SLD zaniepokojone początkiem rządów PiS
Jako "złe początki rządów PiS" ocenił przewodniczący SLD Wojciech Olejniczak nieodwołanie przez
ministra środowiska szefa swojego gabinetu politycznego,
skarżonego w dwóch sprawach karnych oraz działania ministra skarbu
Andrzeja Mikosza m.in. w sprawie PGNiG, które według Sojuszu
świadczą o jego "podwójnym obliczu".
Początki są bardzo złe. PiS pokazało, w jaki sposób zamierza postępować - podkreślił na konferencji prasowej w Sejmie Olejniczak. Dodał, że "rzeczą skandaliczną" jest brak reakcji zarówno premiera, ministra sprawiedliwości, jak i ministra Jana Szyszki, który - według niego - powinien natychmiast zdymisjonować Konrada Tomaszewskiego.
Wczoraj minister Szyszko sugerował na konferencji prasowej sądowi, jaki wyrok powinien zapaść 6 grudnia, gdyż minister uważa, że Tomaszewski jest niewinny. To rzecz niesłychana, na to nie można pozwolić - ocenił Olejniczak.

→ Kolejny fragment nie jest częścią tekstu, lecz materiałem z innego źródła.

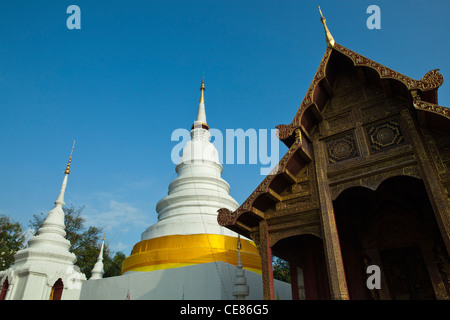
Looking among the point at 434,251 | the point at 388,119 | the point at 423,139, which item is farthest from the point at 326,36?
the point at 434,251

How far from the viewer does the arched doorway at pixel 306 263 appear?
24.6 ft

Zaapelował do ministra sprawiedliwości, aby niezwłocznie zajął się tą sprawą. Natomiast minister skarbu - w opinii SLD - zapewnia publicznie o potrzebie zachowania ładu korporacyjnego, a realizuje politykę nadzoru właścicielskiego, m.in. usiłując wpływać na porządek posiedzenia rady nadzorczej PGNiG.